[DATASET CONTENT Boundary: Start]

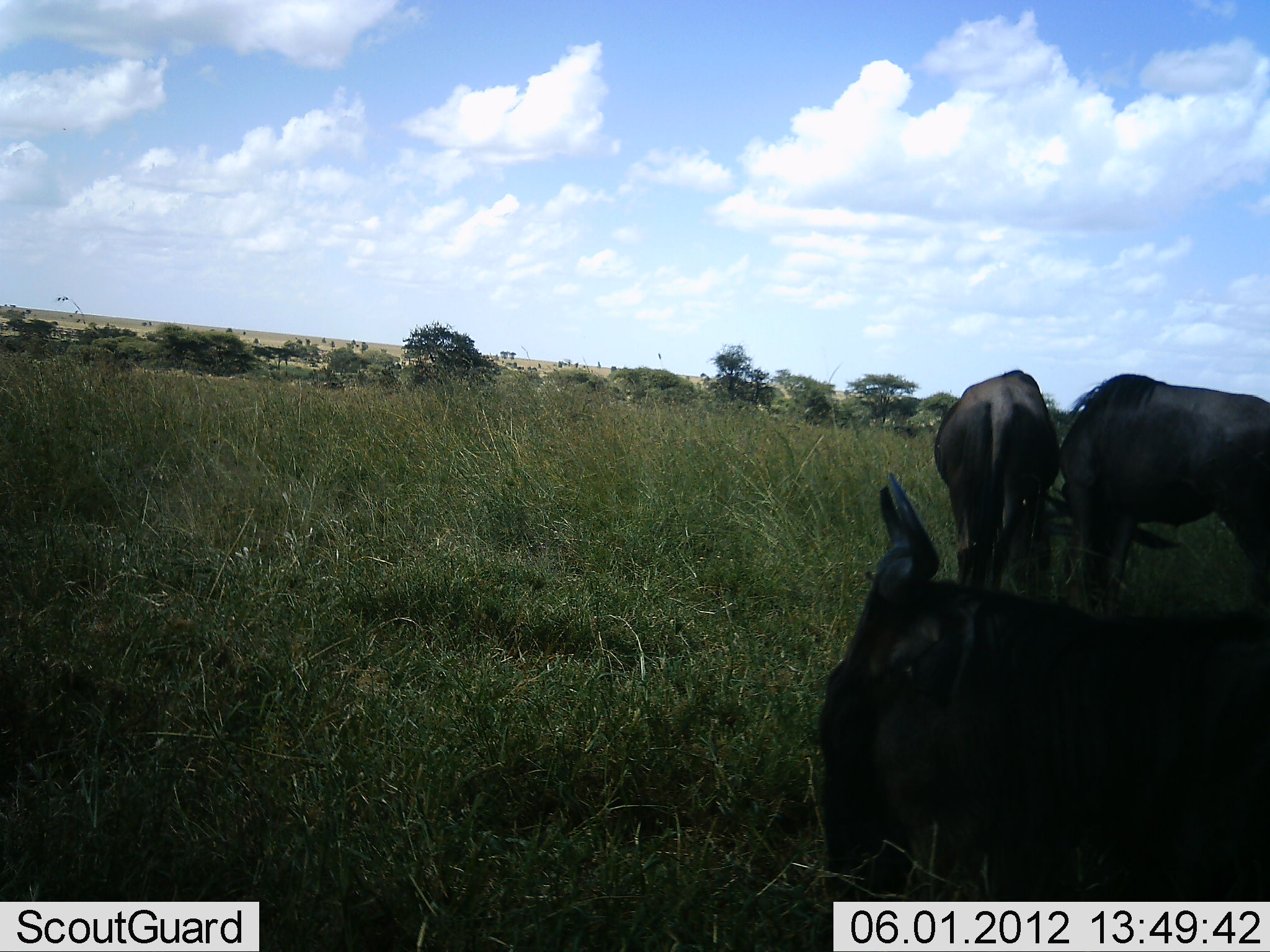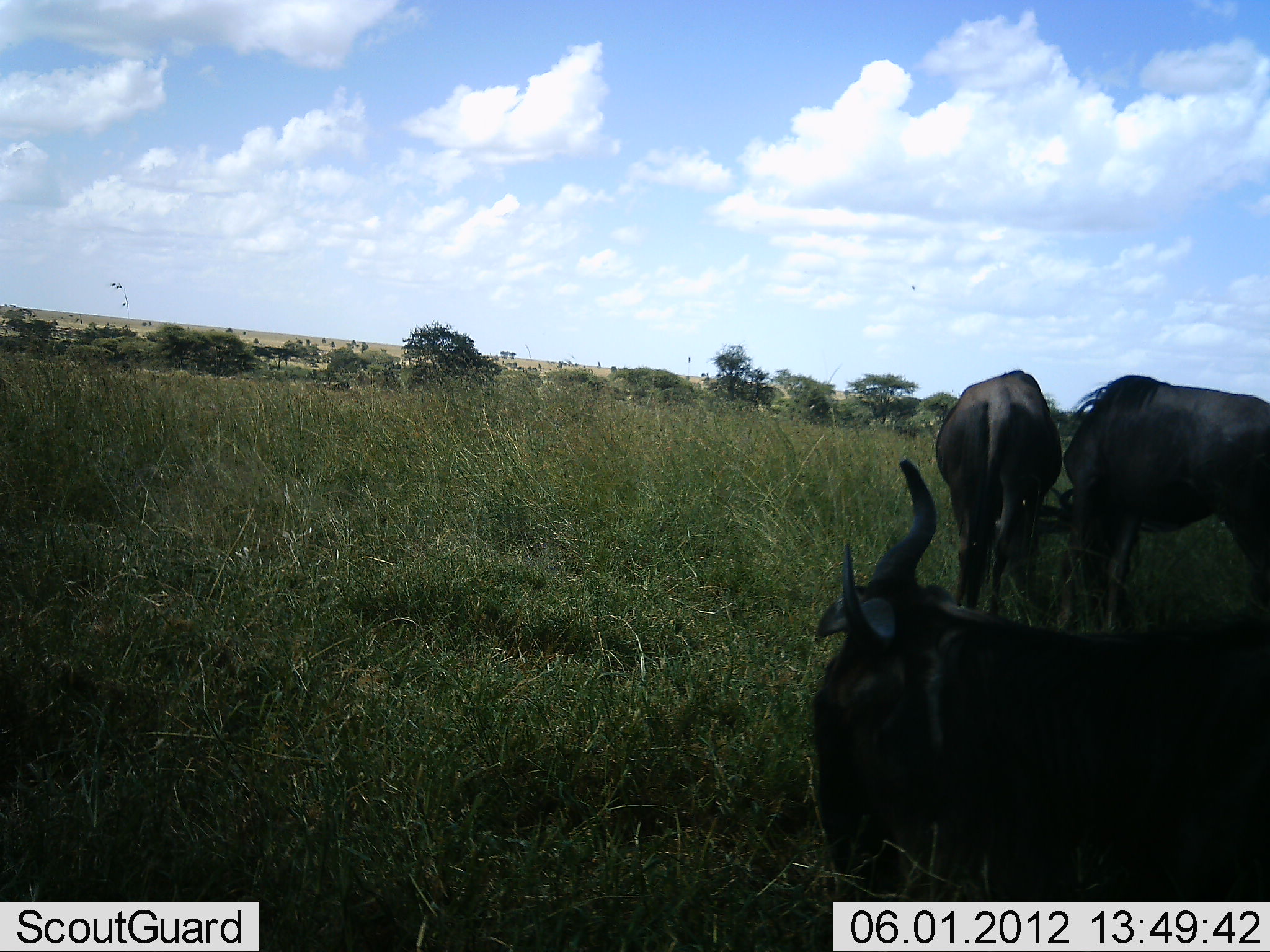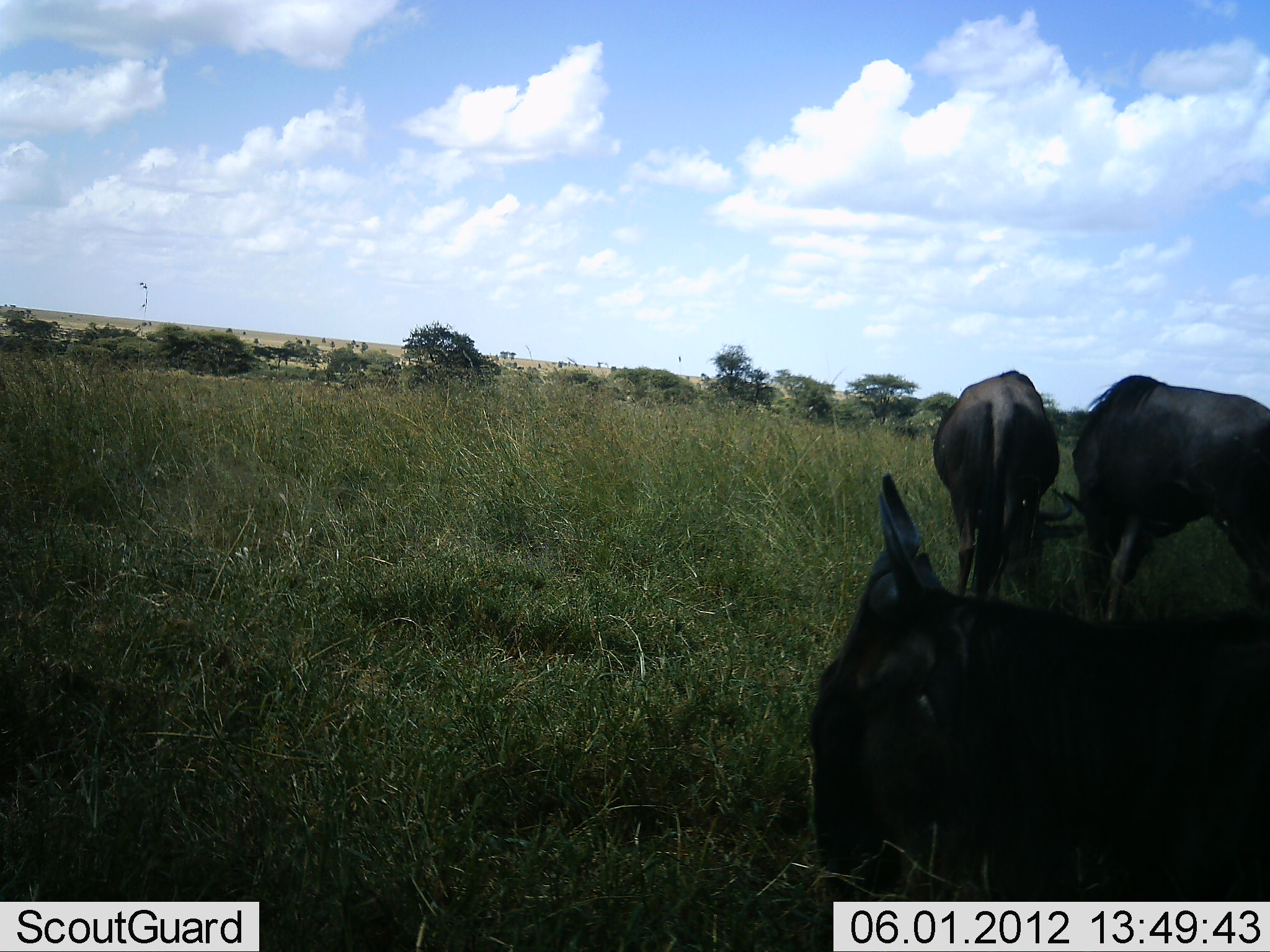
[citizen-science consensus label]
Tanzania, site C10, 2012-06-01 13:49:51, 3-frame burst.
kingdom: Animalia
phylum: Chordata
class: Mammalia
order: Artiodactyla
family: Bovidae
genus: Connochaetes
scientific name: Connochaetes taurinus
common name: blue wildebeest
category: wildebeest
Wildebeest (blue wildebeest) (Connochaetes taurinus), count 3. Behavior (volunteer vote fractions): standing 70%, resting 50%, moving 0%, interacting 20%. Young present (vote fraction): 0%. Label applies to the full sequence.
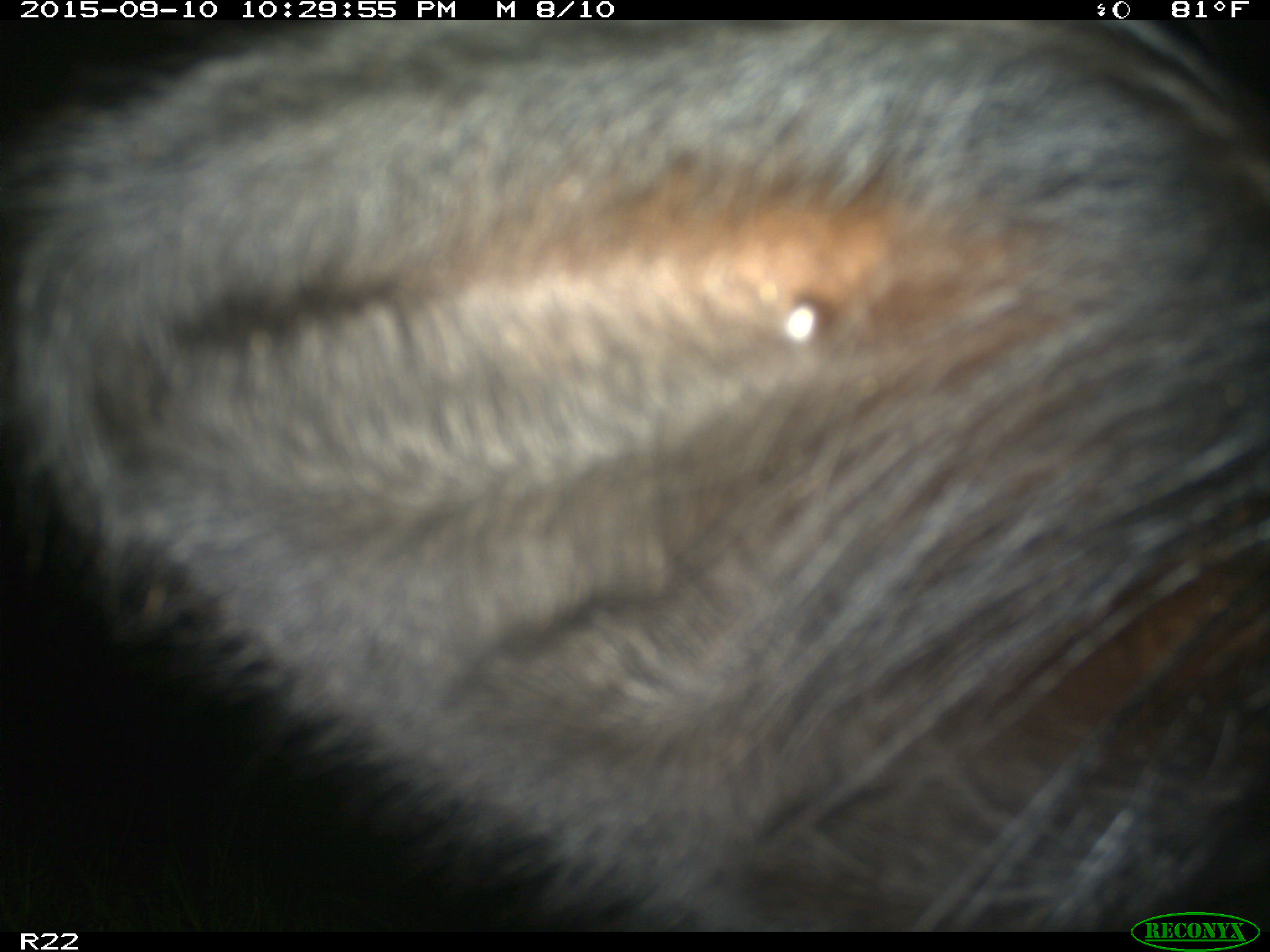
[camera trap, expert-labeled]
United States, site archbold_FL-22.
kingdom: Animalia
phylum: Chordata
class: Mammalia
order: Artiodactyla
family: Bovidae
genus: Bos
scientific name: Bos taurus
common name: domestic cow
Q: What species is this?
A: Bos taurus (domestic cow).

[DATASET CONTENT Boundary: End]

> _YOUR TASK_:
Give back all of the data exactly, but not the pictures.

> _ANSWER SPACE_:
[citizen-science consensus label]
Tanzania, site C10, 2012-06-01 13:49:51, 3-frame burst.
kingdom: Animalia
phylum: Chordata
class: Mammalia
order: Artiodactyla
family: Bovidae
genus: Connochaetes
scientific name: Connochaetes taurinus
common name: blue wildebeest
category: wildebeest
Wildebeest (blue wildebeest) (Connochaetes taurinus), count 3. Behavior (volunteer vote fractions): standing 70%, resting 50%, moving 0%, interacting 20%. Young present (vote fraction): 0%. Label applies to the full sequence.
[camera trap, expert-labeled]
United States, site archbold_FL-22.
kingdom: Animalia
phylum: Chordata
class: Mammalia
order: Artiodactyla
family: Bovidae
genus: Bos
scientific name: Bos taurus
common name: domestic cow
Q: What species is this?
A: Bos taurus (domestic cow).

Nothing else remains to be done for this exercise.